Given the overall unpredictability in securing stock for your inventory, lead times should be increased to account for supply chain disruptions and other mishaps. In the event that your suppliers are proportionate in size to your business or at the very least are very responsive, ask them individually what sort of delays you can anticipate to get a better idea of how to adjust your lead time. If your suppliers are unlikely to respond to individual messages, apply a standard flat amount of time to each of your lead times to mitigate any disruptions to the normal flow of business caused by COVID-19.
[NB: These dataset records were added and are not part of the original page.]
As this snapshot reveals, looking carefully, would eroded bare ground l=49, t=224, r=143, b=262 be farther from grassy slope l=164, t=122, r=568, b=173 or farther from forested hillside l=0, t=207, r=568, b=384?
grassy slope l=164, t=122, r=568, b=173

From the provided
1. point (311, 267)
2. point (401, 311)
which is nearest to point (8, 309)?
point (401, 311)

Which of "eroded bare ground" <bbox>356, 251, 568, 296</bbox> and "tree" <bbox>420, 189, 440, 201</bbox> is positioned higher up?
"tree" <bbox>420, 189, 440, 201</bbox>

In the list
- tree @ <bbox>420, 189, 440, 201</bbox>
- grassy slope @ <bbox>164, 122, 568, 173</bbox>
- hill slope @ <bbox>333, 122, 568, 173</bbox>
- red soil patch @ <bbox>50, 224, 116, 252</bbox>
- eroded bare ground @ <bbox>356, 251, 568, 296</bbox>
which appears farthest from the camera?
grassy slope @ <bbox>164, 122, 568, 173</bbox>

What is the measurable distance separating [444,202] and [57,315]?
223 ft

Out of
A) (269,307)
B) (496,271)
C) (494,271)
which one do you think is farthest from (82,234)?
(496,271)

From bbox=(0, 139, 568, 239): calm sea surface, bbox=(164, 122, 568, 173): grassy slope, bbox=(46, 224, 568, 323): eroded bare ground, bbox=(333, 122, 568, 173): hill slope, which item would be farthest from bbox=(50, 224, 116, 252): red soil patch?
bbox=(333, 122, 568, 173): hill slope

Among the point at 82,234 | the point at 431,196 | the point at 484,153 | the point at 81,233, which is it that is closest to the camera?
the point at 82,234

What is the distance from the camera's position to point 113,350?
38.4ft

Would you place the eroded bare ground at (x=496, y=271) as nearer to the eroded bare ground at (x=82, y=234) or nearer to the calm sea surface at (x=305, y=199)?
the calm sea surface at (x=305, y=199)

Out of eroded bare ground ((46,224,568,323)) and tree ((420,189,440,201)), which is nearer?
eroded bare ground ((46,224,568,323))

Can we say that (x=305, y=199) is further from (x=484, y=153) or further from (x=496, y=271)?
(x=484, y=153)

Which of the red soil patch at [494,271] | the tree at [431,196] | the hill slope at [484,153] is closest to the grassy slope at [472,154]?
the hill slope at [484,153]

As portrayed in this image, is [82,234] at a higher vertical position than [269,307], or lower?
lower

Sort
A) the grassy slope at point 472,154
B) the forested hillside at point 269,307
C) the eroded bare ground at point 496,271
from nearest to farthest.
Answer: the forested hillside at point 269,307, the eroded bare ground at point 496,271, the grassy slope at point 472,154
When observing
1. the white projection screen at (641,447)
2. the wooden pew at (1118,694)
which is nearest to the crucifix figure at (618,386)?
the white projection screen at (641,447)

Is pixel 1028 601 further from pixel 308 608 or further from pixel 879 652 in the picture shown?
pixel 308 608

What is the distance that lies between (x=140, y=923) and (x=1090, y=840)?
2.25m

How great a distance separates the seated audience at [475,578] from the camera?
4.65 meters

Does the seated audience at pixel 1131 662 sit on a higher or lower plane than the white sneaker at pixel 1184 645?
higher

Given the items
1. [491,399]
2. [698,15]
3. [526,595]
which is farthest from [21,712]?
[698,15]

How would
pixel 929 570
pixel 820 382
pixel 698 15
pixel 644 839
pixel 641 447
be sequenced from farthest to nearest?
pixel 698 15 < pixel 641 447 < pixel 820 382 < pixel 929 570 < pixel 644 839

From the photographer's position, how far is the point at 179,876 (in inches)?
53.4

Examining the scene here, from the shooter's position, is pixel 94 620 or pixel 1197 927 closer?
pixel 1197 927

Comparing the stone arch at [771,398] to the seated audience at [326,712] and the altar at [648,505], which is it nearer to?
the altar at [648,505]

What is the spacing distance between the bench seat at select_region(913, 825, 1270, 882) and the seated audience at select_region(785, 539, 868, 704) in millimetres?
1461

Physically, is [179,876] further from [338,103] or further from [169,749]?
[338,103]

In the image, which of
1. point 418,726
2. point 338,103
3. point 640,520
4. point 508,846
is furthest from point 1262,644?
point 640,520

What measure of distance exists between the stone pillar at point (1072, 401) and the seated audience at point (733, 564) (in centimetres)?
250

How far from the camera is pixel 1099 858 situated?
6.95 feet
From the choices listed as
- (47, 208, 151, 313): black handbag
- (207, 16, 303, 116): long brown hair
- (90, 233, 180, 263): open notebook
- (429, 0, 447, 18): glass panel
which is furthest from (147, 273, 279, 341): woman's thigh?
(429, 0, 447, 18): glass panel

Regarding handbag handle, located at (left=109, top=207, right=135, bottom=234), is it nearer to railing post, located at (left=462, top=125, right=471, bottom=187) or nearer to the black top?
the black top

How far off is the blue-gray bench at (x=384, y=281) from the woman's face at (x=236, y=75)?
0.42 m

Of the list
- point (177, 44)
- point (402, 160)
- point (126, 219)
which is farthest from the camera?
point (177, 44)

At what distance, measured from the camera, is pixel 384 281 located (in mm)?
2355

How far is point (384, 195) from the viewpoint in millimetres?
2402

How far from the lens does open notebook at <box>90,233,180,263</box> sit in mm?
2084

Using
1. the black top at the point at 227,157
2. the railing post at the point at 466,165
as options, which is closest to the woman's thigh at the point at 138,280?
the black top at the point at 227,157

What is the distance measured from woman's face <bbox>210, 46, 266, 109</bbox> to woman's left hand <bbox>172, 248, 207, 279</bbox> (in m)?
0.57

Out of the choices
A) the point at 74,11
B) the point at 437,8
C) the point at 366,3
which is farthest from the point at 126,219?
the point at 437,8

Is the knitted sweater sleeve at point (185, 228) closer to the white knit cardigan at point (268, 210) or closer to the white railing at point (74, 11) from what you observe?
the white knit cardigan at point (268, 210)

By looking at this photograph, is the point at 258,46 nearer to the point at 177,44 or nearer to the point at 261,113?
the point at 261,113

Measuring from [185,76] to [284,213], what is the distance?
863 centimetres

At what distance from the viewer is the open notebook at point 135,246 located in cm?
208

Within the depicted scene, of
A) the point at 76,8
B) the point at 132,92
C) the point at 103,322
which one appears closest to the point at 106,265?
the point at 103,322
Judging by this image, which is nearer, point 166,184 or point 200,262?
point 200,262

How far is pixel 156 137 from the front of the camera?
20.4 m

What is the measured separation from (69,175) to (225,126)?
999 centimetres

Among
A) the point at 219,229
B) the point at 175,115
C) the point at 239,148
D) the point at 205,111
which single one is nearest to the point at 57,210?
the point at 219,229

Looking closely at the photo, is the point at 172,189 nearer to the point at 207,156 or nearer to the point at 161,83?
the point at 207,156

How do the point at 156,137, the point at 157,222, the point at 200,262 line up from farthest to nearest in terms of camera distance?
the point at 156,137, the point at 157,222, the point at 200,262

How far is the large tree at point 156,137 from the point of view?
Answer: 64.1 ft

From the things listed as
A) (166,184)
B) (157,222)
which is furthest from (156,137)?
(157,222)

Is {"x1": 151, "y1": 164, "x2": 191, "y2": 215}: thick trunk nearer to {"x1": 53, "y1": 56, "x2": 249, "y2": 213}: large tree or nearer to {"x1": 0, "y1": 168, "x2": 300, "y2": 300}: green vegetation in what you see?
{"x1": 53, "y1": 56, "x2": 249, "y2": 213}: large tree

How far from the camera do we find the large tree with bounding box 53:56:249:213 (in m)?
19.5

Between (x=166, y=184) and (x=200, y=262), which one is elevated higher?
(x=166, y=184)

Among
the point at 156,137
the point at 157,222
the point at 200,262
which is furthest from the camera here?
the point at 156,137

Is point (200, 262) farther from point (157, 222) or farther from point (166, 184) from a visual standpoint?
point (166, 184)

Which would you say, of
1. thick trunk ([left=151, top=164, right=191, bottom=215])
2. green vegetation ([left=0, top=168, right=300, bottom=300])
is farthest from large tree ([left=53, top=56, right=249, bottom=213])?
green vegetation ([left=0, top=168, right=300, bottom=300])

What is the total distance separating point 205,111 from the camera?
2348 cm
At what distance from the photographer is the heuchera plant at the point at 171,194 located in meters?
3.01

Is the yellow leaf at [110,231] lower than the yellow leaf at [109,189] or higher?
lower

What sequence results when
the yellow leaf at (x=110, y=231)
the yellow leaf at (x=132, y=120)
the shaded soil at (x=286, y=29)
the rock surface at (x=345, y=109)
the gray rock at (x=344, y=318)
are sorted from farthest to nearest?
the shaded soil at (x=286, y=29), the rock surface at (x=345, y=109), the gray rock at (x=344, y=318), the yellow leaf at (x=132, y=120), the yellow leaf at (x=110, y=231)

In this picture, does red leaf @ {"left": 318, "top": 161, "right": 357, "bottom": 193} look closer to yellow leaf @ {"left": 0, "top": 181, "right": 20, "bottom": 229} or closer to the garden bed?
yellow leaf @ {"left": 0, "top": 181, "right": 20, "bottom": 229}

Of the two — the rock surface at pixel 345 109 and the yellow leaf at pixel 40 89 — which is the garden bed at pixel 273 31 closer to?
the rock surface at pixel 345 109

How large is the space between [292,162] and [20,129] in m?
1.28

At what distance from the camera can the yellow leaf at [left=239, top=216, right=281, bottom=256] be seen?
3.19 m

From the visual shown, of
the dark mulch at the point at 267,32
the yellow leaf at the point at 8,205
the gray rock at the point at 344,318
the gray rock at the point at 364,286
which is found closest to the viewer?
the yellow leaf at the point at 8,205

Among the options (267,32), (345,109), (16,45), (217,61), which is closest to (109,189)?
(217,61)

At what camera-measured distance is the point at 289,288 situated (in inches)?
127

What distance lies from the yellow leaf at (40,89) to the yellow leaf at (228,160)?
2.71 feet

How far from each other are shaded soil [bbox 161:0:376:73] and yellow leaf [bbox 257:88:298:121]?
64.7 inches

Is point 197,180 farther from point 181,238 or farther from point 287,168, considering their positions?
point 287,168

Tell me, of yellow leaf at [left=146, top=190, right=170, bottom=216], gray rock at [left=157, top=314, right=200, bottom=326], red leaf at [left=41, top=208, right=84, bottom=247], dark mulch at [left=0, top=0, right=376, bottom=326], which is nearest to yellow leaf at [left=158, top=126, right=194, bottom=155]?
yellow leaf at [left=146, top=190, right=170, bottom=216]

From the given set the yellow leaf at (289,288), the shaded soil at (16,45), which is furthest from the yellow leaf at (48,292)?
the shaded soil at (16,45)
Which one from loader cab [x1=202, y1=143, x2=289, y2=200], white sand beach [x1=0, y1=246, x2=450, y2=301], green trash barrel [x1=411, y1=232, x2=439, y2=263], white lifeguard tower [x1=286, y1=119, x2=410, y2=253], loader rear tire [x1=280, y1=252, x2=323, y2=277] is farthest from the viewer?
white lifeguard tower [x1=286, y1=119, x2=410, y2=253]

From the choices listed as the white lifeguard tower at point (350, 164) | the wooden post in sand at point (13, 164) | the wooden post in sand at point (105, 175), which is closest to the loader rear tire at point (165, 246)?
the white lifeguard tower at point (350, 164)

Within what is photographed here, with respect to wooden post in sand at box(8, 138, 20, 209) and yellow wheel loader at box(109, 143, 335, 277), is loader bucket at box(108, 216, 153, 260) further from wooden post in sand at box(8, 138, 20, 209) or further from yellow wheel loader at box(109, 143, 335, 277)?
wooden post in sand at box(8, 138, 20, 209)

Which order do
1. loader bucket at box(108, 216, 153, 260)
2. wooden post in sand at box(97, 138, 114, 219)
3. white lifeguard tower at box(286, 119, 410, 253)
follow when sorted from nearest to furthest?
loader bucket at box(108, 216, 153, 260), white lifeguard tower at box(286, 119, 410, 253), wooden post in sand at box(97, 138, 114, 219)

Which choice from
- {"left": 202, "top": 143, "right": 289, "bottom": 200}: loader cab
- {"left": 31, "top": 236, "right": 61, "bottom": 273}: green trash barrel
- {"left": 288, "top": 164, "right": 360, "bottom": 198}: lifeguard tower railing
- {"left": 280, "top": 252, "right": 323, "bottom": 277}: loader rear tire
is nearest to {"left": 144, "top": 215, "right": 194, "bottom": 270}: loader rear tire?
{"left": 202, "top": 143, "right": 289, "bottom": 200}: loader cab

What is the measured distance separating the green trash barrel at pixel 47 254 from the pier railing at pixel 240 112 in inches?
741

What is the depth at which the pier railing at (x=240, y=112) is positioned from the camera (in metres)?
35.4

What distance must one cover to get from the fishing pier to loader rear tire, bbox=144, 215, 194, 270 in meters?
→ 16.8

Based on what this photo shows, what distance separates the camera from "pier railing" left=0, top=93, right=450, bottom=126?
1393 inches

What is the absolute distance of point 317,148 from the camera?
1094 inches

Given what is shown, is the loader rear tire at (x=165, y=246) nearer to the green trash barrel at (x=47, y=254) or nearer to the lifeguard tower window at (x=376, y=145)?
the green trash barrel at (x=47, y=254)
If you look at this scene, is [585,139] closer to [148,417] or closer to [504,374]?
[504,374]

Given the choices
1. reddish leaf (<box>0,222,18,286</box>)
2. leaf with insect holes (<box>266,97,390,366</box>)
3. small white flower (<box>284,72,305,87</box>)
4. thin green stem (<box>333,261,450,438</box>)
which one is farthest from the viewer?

Keep your technology competitive and up to date

Lastly, and perhaps most importantly, in order to help your business to weather the pandemic, enterprises must ensure that their technology is competitive and suits its needs. The coronavirus’ interruption of standard business practices has meant that more operations need to be managed manually and with great attention to detail. Therefore, it is critical that your software can automate and simplify all other aspects of business that are not as hands-on, freeing up time and enabling inventory managers to put their time and energy where it is most needed. In deciding which software works best for your business, consider which features you use the most in your existing system and see if there is another software that handles the same information and processes more efficiently. Ask yourself, is your inventory perishable? How much of your inventory management would you like to be able to automate? How often do you communicate with vendors and suppliers individually? Also consider the needs of your industry. Is your inventory mostly comprised of finished goods or raw materials? Once you’ve determined which system is best for you, make sure you’re taking full advantage of the available features to cut down on time spent on menial tasks and free up more time for more demanding tasks, which have unfortunately become more common during the course of the pandemic. With adequate inventory management systems in place, you and your business will be well equipped to follow through on other COVID-mitigating measures and ensure that your enterprise thrives despite the hardships it may face.

Go forth and conquer

By expanding your supply chain networks, updating your metrics, and implementing appropriate inventory management systems, companies can mitigate many of the hardships created by the current pandemic. So, though many companies are experiencing growing pains as they adjust to conditions in the business world, they do so in a way that not only protects against the circumstances created by the coronavirus but also against any variety of potential hardships that they may face in the future. By adjusting existing inventory management practices, companies give themselves the best possible chance to weather the storm and emerge from it stronger than ever and even more prepared for any possible hardships the future may hold.